Given records:
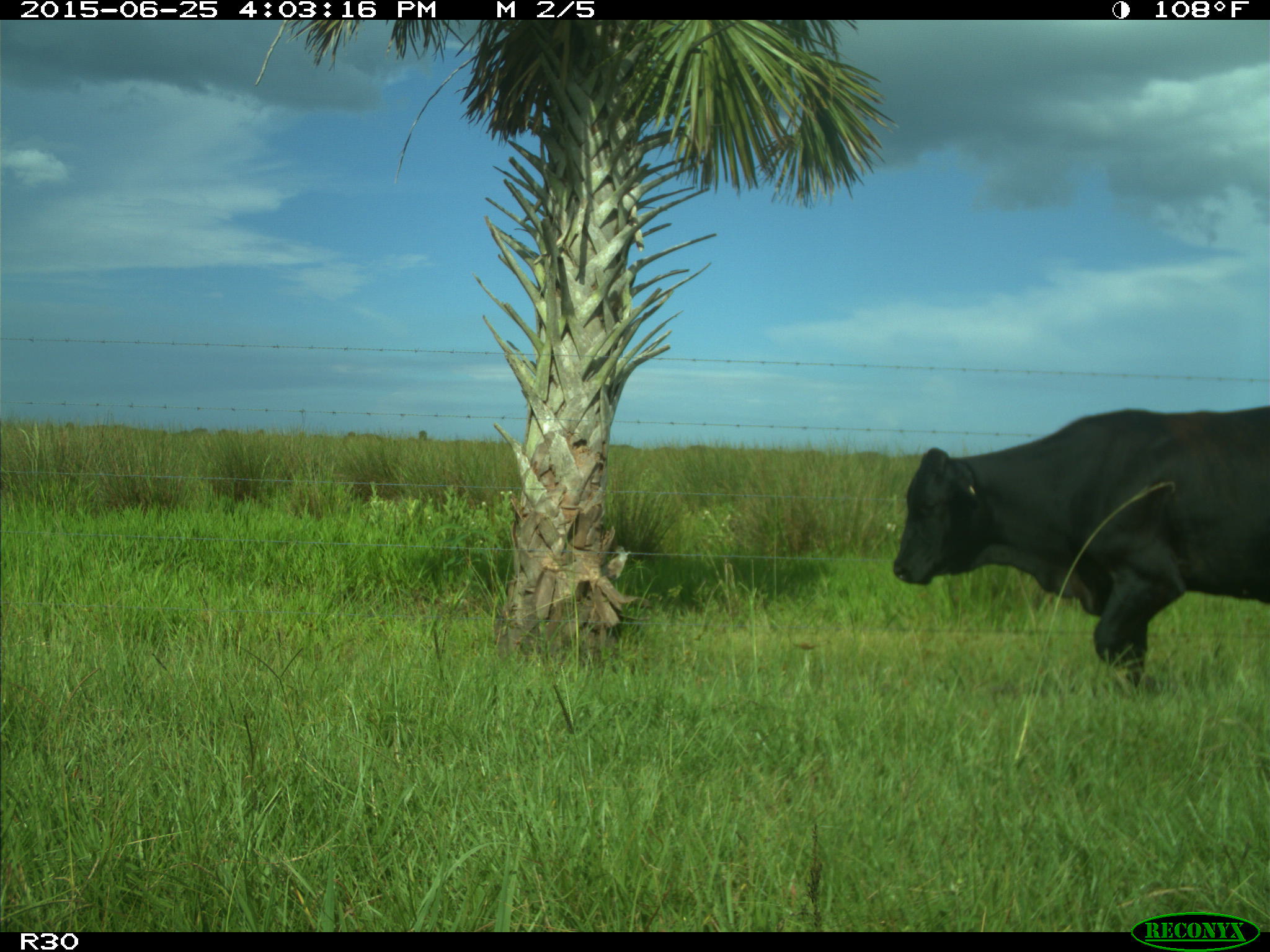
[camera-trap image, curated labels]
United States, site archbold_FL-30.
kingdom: Animalia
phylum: Chordata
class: Mammalia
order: Artiodactyla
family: Bovidae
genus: Bos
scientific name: Bos taurus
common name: domestic cow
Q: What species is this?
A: Bos taurus (domestic cow).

Activity: Could the entries above be written out word for word, pictures excluded?

Answer below:
[camera-trap image, curated labels]
United States, site archbold_FL-30.
kingdom: Animalia
phylum: Chordata
class: Mammalia
order: Artiodactyla
family: Bovidae
genus: Bos
scientific name: Bos taurus
common name: domestic cow
Q: What species is this?
A: Bos taurus (domestic cow).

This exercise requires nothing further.